Evaluating Autoencoders for Parametric and Invertible Multidimensional Projections
This work addresses a specific need in data visualization for researchers and practitioners by enabling efficient embedding and data generation, though it is incremental as it builds on existing autoencoder and projection methods.
The paper tackled the problem of creating parametric and invertible multidimensional projections simultaneously, which had not been explored before, and found that autoencoders with a customized loss function produce smoother projections than feed-forward neural networks, offering user control over smoothing.

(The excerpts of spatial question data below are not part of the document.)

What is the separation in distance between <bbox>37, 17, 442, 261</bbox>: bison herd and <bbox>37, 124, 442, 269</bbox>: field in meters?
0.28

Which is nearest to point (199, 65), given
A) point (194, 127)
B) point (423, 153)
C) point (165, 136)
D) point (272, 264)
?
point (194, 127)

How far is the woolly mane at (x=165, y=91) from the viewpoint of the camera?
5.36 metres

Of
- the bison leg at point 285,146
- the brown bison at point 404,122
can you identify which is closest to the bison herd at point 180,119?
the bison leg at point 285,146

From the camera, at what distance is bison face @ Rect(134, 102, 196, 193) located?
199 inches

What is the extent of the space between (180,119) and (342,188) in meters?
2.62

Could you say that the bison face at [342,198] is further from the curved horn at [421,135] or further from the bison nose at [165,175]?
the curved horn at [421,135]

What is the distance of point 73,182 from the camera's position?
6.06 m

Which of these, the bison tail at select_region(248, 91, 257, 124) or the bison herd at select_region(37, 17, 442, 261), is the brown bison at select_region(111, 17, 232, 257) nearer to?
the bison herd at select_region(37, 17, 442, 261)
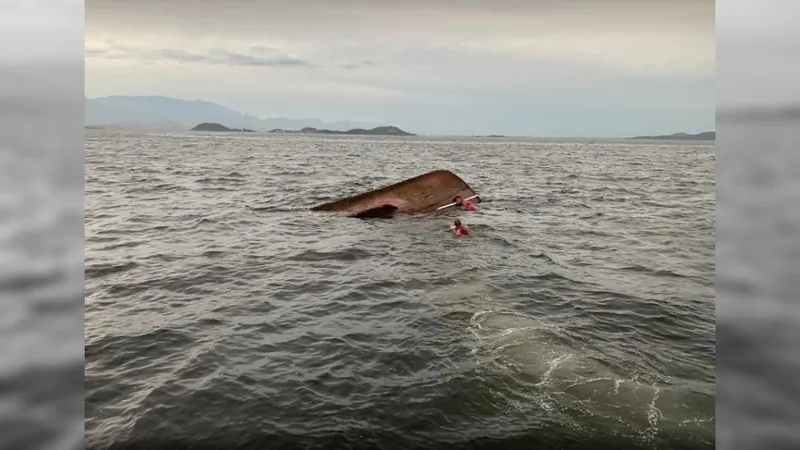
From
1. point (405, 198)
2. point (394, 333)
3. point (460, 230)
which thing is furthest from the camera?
point (405, 198)

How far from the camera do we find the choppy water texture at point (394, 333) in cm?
617

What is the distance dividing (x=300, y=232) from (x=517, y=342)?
32.0ft

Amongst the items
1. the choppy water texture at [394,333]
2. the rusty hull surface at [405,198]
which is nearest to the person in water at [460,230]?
the choppy water texture at [394,333]

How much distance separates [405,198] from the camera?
2014 cm

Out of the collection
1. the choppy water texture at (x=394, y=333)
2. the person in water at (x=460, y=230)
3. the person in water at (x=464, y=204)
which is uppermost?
the person in water at (x=464, y=204)

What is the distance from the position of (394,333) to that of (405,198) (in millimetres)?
11590

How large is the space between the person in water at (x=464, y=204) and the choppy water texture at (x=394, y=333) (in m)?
2.10

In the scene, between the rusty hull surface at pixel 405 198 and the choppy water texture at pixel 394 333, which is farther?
the rusty hull surface at pixel 405 198

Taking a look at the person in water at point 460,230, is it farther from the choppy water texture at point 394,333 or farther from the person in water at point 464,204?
the person in water at point 464,204

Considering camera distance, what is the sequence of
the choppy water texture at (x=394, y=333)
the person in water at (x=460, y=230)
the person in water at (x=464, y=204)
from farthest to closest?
1. the person in water at (x=464, y=204)
2. the person in water at (x=460, y=230)
3. the choppy water texture at (x=394, y=333)

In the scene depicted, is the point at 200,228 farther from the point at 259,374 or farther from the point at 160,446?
the point at 160,446

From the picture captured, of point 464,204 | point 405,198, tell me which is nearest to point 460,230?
point 405,198

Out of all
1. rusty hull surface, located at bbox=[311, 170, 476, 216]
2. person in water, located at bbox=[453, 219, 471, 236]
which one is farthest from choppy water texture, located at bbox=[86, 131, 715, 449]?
rusty hull surface, located at bbox=[311, 170, 476, 216]

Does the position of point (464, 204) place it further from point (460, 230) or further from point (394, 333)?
point (394, 333)
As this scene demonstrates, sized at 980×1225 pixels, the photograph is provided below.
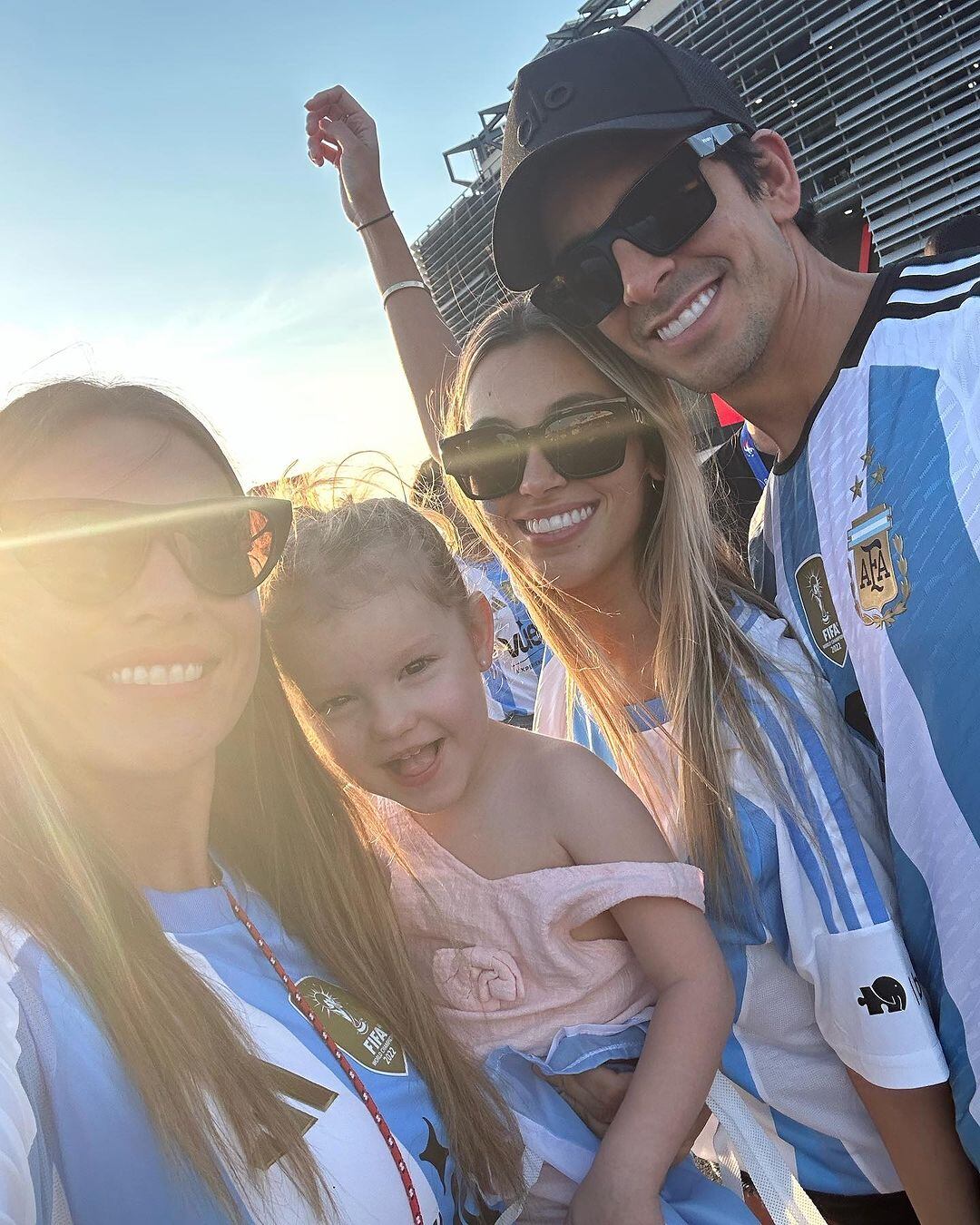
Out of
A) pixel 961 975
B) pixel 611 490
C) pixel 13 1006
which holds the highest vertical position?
pixel 611 490

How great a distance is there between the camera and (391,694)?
5.66ft

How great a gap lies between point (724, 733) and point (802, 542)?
53 centimetres

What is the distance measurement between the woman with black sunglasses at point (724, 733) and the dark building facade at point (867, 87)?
17235 mm

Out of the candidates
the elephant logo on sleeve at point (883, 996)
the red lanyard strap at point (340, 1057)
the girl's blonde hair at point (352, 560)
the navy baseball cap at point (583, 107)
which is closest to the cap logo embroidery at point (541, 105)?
the navy baseball cap at point (583, 107)

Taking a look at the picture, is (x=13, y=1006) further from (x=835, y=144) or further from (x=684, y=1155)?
(x=835, y=144)

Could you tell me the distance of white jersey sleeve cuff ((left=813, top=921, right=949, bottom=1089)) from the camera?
1.60 metres

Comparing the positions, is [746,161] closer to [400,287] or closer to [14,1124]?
[400,287]

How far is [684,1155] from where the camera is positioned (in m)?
1.54

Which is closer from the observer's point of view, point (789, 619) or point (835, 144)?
point (789, 619)

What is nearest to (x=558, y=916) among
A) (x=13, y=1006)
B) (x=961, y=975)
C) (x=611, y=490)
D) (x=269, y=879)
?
(x=269, y=879)

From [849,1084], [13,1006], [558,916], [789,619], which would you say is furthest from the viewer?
[789,619]

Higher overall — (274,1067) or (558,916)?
(274,1067)

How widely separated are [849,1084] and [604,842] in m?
0.81

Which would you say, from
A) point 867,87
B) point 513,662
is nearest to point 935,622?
point 513,662
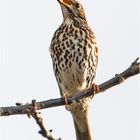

Recently, neural networks have gained attention for creating parametric and invertible multidimensional data projections. Parametric projections allow for embedding previously unseen data without recomputing the projection as a whole, while invertible projections enable the generation of new data points. However, these properties have never been explored simultaneously for arbitrary projection methods. We evaluate three autoencoder (AE) architectures for creating parametric and invertible projections. Based on a given projection, we train AEs to learn a mapping into 2D space and an inverse mapping into the original space. We perform a quantitative and qualitative comparison on four datasets of varying dimensionality and pattern complexity using t-SNE. Our results indicate that AEs with a customized loss function can create smoother parametric and inverse projections than feed-forward neural networks while giving users control over the strength of the smoothing effect.